What you will do »
Reproduce in full the lines running from the one that contains "Is (277,908) in" through the end of the lines, both ends included. In the answers only, multiply every coordinate by 1.8 and round to whole numbers, with halves rounded up, and leave the pictures out.

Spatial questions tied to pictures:

-- start --

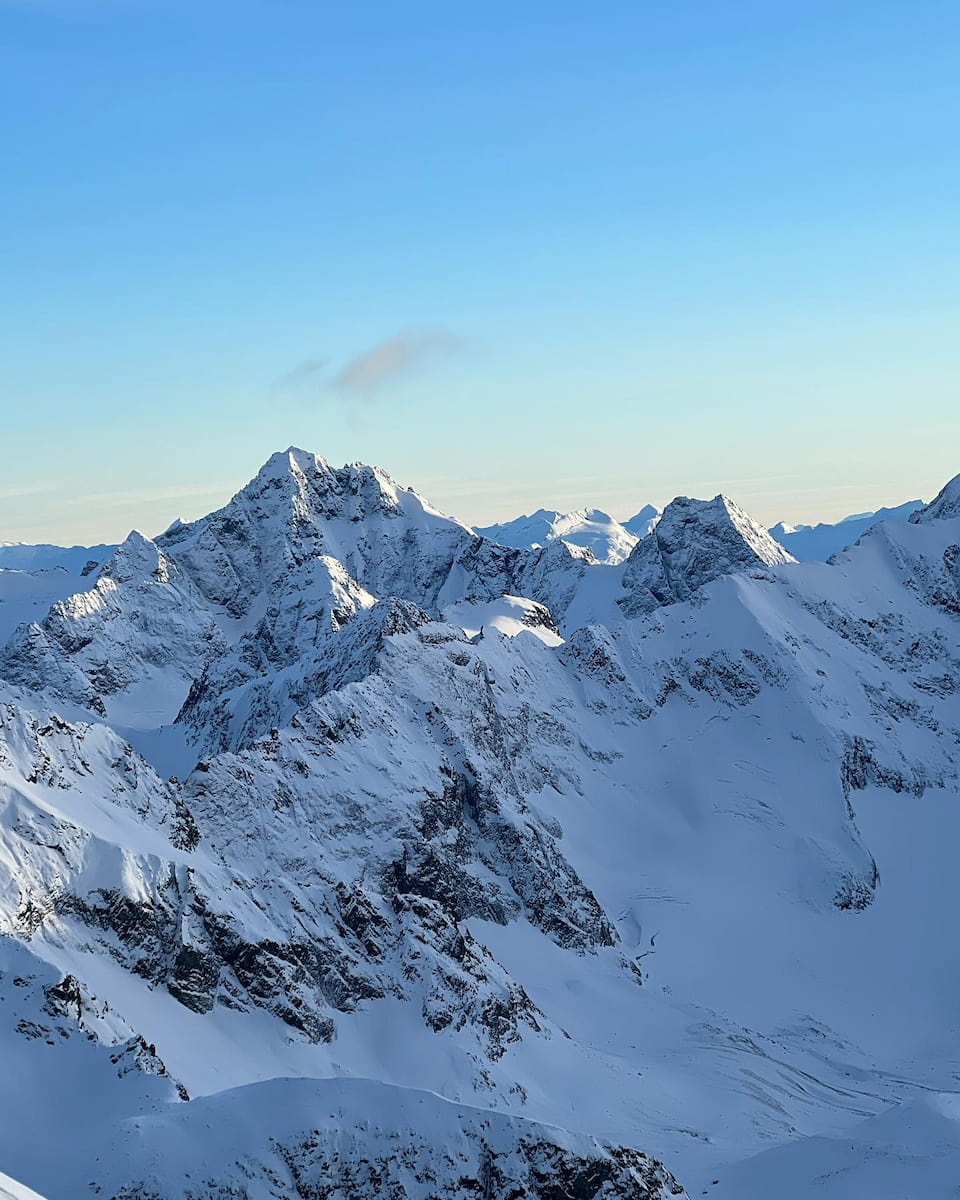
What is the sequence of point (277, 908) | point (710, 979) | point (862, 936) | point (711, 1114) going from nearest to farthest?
point (277, 908) < point (711, 1114) < point (710, 979) < point (862, 936)

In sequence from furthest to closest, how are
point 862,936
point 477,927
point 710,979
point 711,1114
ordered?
point 862,936
point 710,979
point 477,927
point 711,1114

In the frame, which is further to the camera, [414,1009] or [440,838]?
[440,838]

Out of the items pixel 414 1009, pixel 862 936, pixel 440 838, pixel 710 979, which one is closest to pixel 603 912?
pixel 710 979

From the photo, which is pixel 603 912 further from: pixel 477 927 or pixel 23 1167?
pixel 23 1167

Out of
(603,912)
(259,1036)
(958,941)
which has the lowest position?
(958,941)

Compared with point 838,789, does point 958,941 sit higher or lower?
lower

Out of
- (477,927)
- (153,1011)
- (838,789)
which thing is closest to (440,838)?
(477,927)

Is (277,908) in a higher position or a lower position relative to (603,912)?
higher

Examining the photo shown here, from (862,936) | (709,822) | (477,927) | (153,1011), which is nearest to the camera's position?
(153,1011)

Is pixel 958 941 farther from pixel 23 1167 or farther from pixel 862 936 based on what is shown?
pixel 23 1167
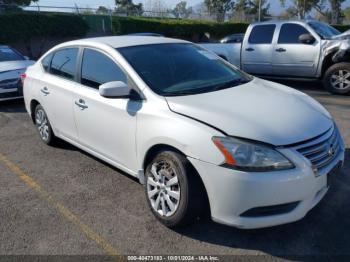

-- end --

Solution to the exercise »
Is (277,908) in a higher position or a lower position relative to (603,912)?
higher

Examining the photo shown here, from (862,936) | (709,822) | (477,927) | (153,1011), which is nearest to the camera's position?
(275,1820)

Is pixel 958 941 farther from pixel 23 1167 or farther from pixel 862 936 based on what is shown?
pixel 41 2101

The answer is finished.